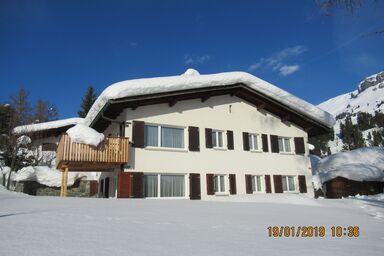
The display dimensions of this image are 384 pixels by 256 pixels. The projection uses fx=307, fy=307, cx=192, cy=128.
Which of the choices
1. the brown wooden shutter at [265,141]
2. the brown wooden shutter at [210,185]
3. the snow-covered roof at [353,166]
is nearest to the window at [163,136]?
the brown wooden shutter at [210,185]

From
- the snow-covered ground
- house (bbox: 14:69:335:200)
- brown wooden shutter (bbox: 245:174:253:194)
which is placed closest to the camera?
the snow-covered ground

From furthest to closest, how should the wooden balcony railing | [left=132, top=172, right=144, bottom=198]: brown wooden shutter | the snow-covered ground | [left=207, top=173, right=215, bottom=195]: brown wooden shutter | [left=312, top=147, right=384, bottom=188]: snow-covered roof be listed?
[left=312, top=147, right=384, bottom=188]: snow-covered roof
[left=207, top=173, right=215, bottom=195]: brown wooden shutter
[left=132, top=172, right=144, bottom=198]: brown wooden shutter
the wooden balcony railing
the snow-covered ground

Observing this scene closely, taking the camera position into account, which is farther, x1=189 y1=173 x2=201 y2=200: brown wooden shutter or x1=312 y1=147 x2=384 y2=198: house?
x1=312 y1=147 x2=384 y2=198: house

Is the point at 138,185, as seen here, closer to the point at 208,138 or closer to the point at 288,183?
the point at 208,138

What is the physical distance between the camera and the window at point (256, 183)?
17.6 metres

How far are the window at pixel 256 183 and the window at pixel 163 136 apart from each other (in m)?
4.94

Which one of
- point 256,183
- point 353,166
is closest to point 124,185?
point 256,183

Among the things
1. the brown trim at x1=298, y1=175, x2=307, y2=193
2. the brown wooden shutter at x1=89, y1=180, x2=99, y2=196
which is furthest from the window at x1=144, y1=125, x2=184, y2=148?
the brown trim at x1=298, y1=175, x2=307, y2=193

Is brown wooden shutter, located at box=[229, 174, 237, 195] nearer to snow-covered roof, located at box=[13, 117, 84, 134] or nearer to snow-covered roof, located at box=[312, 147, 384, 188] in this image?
snow-covered roof, located at box=[312, 147, 384, 188]

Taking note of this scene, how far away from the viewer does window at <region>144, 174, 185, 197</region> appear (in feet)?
47.1

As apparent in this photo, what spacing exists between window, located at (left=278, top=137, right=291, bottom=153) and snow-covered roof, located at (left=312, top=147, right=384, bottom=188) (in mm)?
7503

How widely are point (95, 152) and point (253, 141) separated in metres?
9.36

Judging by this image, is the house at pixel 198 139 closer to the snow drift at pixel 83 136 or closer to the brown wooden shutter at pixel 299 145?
the brown wooden shutter at pixel 299 145

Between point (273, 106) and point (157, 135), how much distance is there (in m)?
8.05
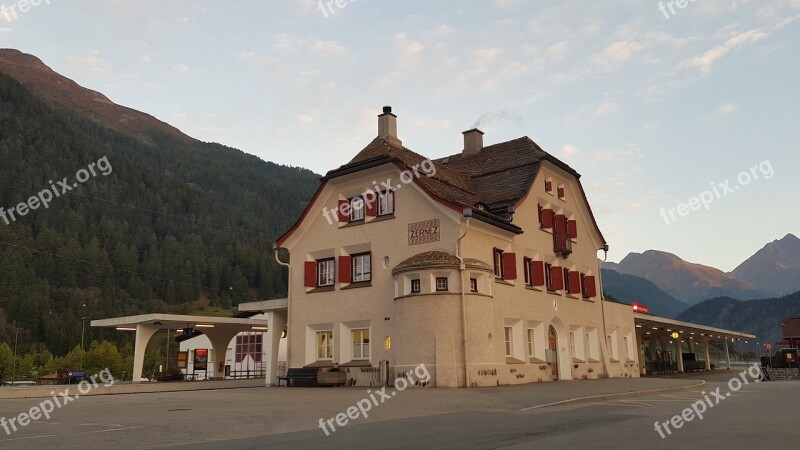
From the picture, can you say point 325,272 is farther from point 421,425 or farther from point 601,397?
point 421,425

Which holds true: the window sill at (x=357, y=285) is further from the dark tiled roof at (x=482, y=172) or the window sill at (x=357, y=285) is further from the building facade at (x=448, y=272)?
the dark tiled roof at (x=482, y=172)

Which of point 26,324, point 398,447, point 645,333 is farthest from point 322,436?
point 26,324

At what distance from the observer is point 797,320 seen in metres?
63.0

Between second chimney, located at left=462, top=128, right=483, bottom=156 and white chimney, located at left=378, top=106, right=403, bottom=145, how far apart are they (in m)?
4.56

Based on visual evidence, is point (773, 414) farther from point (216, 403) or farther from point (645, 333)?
point (645, 333)

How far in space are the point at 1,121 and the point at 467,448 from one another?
658 ft

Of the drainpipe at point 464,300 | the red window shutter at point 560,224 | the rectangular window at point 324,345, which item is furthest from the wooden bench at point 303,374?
the red window shutter at point 560,224

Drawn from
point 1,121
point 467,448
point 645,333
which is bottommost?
point 467,448

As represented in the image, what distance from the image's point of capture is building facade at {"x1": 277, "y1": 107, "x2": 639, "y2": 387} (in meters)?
23.6

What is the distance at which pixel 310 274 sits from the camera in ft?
96.6

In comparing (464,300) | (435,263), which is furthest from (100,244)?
(464,300)

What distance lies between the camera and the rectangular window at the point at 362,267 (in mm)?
27625

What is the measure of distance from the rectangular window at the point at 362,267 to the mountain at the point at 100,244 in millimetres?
97653

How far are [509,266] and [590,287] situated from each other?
939 cm
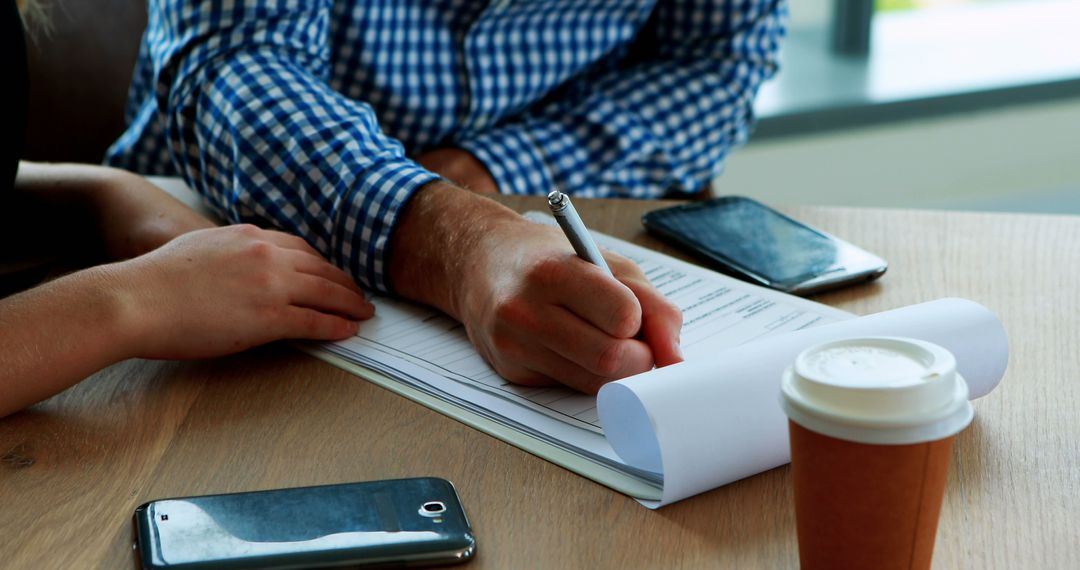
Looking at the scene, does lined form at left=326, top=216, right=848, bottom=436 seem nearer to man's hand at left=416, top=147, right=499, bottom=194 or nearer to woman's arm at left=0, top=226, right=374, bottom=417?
woman's arm at left=0, top=226, right=374, bottom=417

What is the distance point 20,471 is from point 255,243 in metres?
0.23

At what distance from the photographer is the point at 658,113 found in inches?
48.8

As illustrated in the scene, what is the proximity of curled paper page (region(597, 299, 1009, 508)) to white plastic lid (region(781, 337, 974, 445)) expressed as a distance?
0.35ft

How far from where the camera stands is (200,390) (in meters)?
0.66

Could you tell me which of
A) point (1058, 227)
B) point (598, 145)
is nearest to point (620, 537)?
point (1058, 227)

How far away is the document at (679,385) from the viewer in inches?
20.4

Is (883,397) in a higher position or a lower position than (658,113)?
higher

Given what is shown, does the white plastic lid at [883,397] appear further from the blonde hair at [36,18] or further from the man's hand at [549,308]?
the blonde hair at [36,18]

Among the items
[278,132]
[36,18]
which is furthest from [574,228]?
[36,18]

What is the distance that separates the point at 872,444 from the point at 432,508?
214 millimetres

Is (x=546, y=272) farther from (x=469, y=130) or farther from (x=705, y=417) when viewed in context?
(x=469, y=130)

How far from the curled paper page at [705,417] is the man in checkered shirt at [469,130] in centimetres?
7

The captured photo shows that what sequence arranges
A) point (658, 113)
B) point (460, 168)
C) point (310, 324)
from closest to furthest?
point (310, 324) < point (460, 168) < point (658, 113)

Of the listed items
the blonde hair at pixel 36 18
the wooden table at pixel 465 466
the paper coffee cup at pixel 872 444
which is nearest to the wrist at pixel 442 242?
the wooden table at pixel 465 466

========================================

PROBLEM DESCRIPTION: Return every line of the records above word for word, leaving out the pictures.

TASK RESPONSE:
The display dimensions of this image are 384 pixels by 256 pixels. The projection uses fx=307, fy=307, cx=192, cy=128.
Which of the choices
1. the brown wooden shutter at [265,141]
2. the brown wooden shutter at [210,185]
3. the snow-covered roof at [353,166]
is nearest to the window at [163,136]?
the brown wooden shutter at [210,185]

From
- the snow-covered ground
- house (bbox: 14:69:335:200)
- brown wooden shutter (bbox: 245:174:253:194)
which is placed closest to the camera?
the snow-covered ground

From furthest to closest, how should the wooden balcony railing | [left=132, top=172, right=144, bottom=198]: brown wooden shutter | the snow-covered ground | [left=207, top=173, right=215, bottom=195]: brown wooden shutter | [left=312, top=147, right=384, bottom=188]: snow-covered roof be listed?
[left=312, top=147, right=384, bottom=188]: snow-covered roof
[left=207, top=173, right=215, bottom=195]: brown wooden shutter
[left=132, top=172, right=144, bottom=198]: brown wooden shutter
the wooden balcony railing
the snow-covered ground

Observing this scene closely, taking the camera position into account, which is farther, x1=189 y1=173 x2=201 y2=200: brown wooden shutter or x1=312 y1=147 x2=384 y2=198: house?
x1=312 y1=147 x2=384 y2=198: house

Is the point at 138,185, as seen here, closer to the point at 208,138 or closer to the point at 288,183?
the point at 208,138

What is the physical distance between the camera and the window at point (256, 183)?
17.6 metres

How far are the window at pixel 256 183 and the window at pixel 163 136 apart from each other (in m)?
4.94

Which one of
- point 256,183
- point 353,166
is closest to point 124,185?
point 256,183

Among the things
1. the brown trim at x1=298, y1=175, x2=307, y2=193
2. the brown wooden shutter at x1=89, y1=180, x2=99, y2=196
which is furthest from the window at x1=144, y1=125, x2=184, y2=148?
the brown trim at x1=298, y1=175, x2=307, y2=193

Is brown wooden shutter, located at box=[229, 174, 237, 195] nearer to snow-covered roof, located at box=[13, 117, 84, 134] or nearer to snow-covered roof, located at box=[312, 147, 384, 188] in this image?
snow-covered roof, located at box=[312, 147, 384, 188]

Taking note of this scene, how far away from the viewer does window at <region>144, 174, 185, 197</region> appear (in feet)?
47.1

As apparent in this photo, what spacing exists between window, located at (left=278, top=137, right=291, bottom=153) and snow-covered roof, located at (left=312, top=147, right=384, bottom=188) (in mm)?
7503

How widely are point (95, 152) and point (253, 141) separated in metres?
9.36

Judging by this image, is the house at pixel 198 139 closer to the snow drift at pixel 83 136 or closer to the brown wooden shutter at pixel 299 145?
the brown wooden shutter at pixel 299 145

Between point (273, 106) and point (157, 135), how much distance is there (in m)?
8.05
From the picture, can you say point 325,272 is farther from point 421,425 or farther from point 601,397?
point 421,425

Which holds true: the window sill at (x=357, y=285) is further from the dark tiled roof at (x=482, y=172) or the window sill at (x=357, y=285) is further from the building facade at (x=448, y=272)?
the dark tiled roof at (x=482, y=172)

Which of point 26,324, point 398,447, point 645,333 is farthest from point 322,436?
point 26,324

At what distance from the observer is point 797,320 seen in metres?
63.0

Between second chimney, located at left=462, top=128, right=483, bottom=156 and white chimney, located at left=378, top=106, right=403, bottom=145, how far apart are they (in m)?
4.56

Based on visual evidence, is point (773, 414) farther from point (216, 403) or farther from point (645, 333)?
point (645, 333)

How far in space are the point at 1,121 and the point at 467,448 from one another?
658 ft

Of the drainpipe at point 464,300 | the red window shutter at point 560,224 | the rectangular window at point 324,345, which item is furthest from the wooden bench at point 303,374?
the red window shutter at point 560,224

Drawn from
point 1,121
point 467,448
point 645,333
which is bottommost?
point 467,448

As represented in the image, what distance from the image's point of capture is building facade at {"x1": 277, "y1": 107, "x2": 639, "y2": 387} (in meters)?
23.6

What is the distance at which pixel 310 274 sits from the camera in ft?
96.6

In comparing (464,300) | (435,263), which is furthest from (100,244)?
(464,300)

What distance lies between the camera and the rectangular window at the point at 362,267 (in mm)?
27625

What is the measure of distance from the rectangular window at the point at 362,267 to the mountain at the point at 100,244 in millimetres?
97653

How far are [509,266] and [590,287] situated from each other?
939 cm
Looking at the scene, does lined form at left=326, top=216, right=848, bottom=436 seem nearer to man's hand at left=416, top=147, right=499, bottom=194 or nearer to woman's arm at left=0, top=226, right=374, bottom=417?
woman's arm at left=0, top=226, right=374, bottom=417

What is the distance point 20,471 is from point 255,243 in metres?
0.23

At what distance from the photographer is the point at 658,113 found in inches?
48.8

As illustrated in the scene, what is the proximity of curled paper page (region(597, 299, 1009, 508)) to white plastic lid (region(781, 337, 974, 445)) expressed as a distance?
0.35ft

How far from where the camera stands is (200,390) (in meters)?
0.66

Could you tell me which of
A) point (1058, 227)
B) point (598, 145)
is nearest to point (620, 537)?
point (1058, 227)

How far away is the document at (679,385) from the viewer in inches?
20.4

Is (883,397) in a higher position or a lower position than (658,113)?
higher

Given what is shown, does the white plastic lid at [883,397] appear further from the blonde hair at [36,18] or further from the man's hand at [549,308]?
the blonde hair at [36,18]

Among the items
[278,132]
[36,18]
which is furthest from [574,228]?
[36,18]

What is the distance that separates the point at 872,444 from the point at 432,508?
214 millimetres

Is (x=546, y=272) farther from (x=469, y=130) or farther from (x=705, y=417) when viewed in context?
(x=469, y=130)

How far from the curled paper page at [705,417] is the man in checkered shirt at [469,130] in centimetres?
7

The captured photo shows that what sequence arranges
A) point (658, 113)
B) point (460, 168)
C) point (310, 324)
from closest to furthest?
point (310, 324) < point (460, 168) < point (658, 113)

Of the listed items
the blonde hair at pixel 36 18
the wooden table at pixel 465 466
the paper coffee cup at pixel 872 444
which is nearest to the wrist at pixel 442 242?
the wooden table at pixel 465 466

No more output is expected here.